__Qué debes hacer__
A. En el texto sobre la fotografía de los bañistas, ¿quién se preguntaba si tener que seguir viviendo después de cada muerte no era precisamente lo horrible?
B. Transcribe del texto sobre la fotografía de los bañistas el fragmento que va desde "Me pregunto, mirando" hasta "irse de allí?".

__Texto de la página__
****************

Me pregunto, mirando esa fotografía, qué habrían podido hacer aquellos bañistas: ¿levantarse, irse a casa, trasladarse unos cien metros más allá? No en vano los ritos existen para ayudarnos a comportarnos en situaciones en las que, como en este caso, casi todos, cada uno por separado, asistimos impotentes y estupefactos. No subestimo la insolencia de aquella promiscuidad, porque las formas encierran siempre una auténtica sustancia y no es lo mismo reírse a un metro que a quinientos metros de distancia de un hombre que se muere o está muerto. ¿Pero habría sido suficiente con apartarse, con irse de allí?

Desde luego, se podía, por ejemplo, rezar. Pero rezar en público es difícil: casi nadie, a menos que no haga profesión de devoto y sea conocido como tal, se atreve. También la oración, como la carne, provoca escándalo: no se tiene el valor de rezar, de la misma manera que no se tiene valor, en ciertas comidas, de no atiborrarse aunque no se tengan muchas ganas. Aun si no la escucha nadie, una oración puede expresar una exigencia de redención del dolor, exigencia que permanece viva aunque se considera que no hay o no habrá tal redención.

En una humanidad fraterna y libre, esa fotografía podría ser incluso una imagen buena, la imagen de una solidaridad entre los vivos y los muertos, de una capacidad de estar junto a los muertos sin sentir miedo o repulsión, acogiéndolos con caridad y simplicidad, integrando la muerte en el camino, como hace Eros, que no teme a la muerte porque sabe abrazarla y estrecharla contra sí, y enseña a amar y desear a quien se ama incluso más allá de la muerte.

Pero en aquella orilla nadie abrazaba al muerto, sino que se procuraba no verlo, y de este modo esa fotografía es el retrato veraz de la indiferencia de la vida y del triunfo de la muerte, del déficit del universo, de la oscuridad insensata que lo absorbe incluso en los días de verano —cuando se intenta olvidarla dejándose deslumbrar por la luz—, del azar accidental y fortuito que gobierna la existencia y asesta sus golpes sin significado ni piedad. Hay que seguir viviendo, se dice después de cada muerte: y Bernanos se preguntaba si no era eso precisamente lo horrible. A aquel hermano nuestro de debajo de la toalla, nosotros, más o menos presentes todos en esa fotografía, solamente podemos pedirle perdón.

****************

__Líneas mostradas__
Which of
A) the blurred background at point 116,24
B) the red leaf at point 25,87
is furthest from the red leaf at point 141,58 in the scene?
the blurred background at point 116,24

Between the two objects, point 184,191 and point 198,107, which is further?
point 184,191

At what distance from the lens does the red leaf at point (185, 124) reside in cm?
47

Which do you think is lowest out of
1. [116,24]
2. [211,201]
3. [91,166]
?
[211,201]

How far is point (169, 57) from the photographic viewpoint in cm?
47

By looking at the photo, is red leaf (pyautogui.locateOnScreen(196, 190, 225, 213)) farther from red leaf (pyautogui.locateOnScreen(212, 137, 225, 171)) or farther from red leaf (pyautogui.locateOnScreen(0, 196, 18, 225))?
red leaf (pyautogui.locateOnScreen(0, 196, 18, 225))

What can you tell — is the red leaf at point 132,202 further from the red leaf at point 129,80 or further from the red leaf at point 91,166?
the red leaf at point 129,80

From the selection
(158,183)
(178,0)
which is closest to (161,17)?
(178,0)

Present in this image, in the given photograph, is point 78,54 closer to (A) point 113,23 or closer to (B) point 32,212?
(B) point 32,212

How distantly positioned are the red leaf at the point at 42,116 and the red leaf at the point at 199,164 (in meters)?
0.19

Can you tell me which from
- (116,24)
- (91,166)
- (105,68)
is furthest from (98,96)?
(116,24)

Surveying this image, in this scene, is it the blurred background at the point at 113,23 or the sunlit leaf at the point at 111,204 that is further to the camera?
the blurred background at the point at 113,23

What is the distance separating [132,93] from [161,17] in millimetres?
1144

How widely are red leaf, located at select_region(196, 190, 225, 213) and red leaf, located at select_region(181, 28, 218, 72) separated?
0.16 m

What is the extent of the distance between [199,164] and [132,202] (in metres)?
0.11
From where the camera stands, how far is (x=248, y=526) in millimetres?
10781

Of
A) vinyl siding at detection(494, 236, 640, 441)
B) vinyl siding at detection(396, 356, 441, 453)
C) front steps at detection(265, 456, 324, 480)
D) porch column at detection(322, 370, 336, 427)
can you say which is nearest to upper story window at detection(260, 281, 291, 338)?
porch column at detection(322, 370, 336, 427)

****************

__Resultados esperados__
A. Bernanos.

B.
Me pregunto, mirando esa fotografía, qué habrían podido hacer aquellos bañistas: ¿levantarse, irse a casa, trasladarse unos cien metros más allá? No en vano los ritos existen para ayudarnos a comportarnos en situaciones en las que, como en este caso, casi todos, cada uno por separado, asistimos impotentes y estupefactos. No subestimo la insolencia de aquella promiscuidad, porque las formas encierran siempre una auténtica sustancia y no es lo mismo reírse a un metro que a quinientos metros de distancia de un hombre que se muere o está muerto. ¿Pero habría sido suficiente con apartarse, con irse de allí?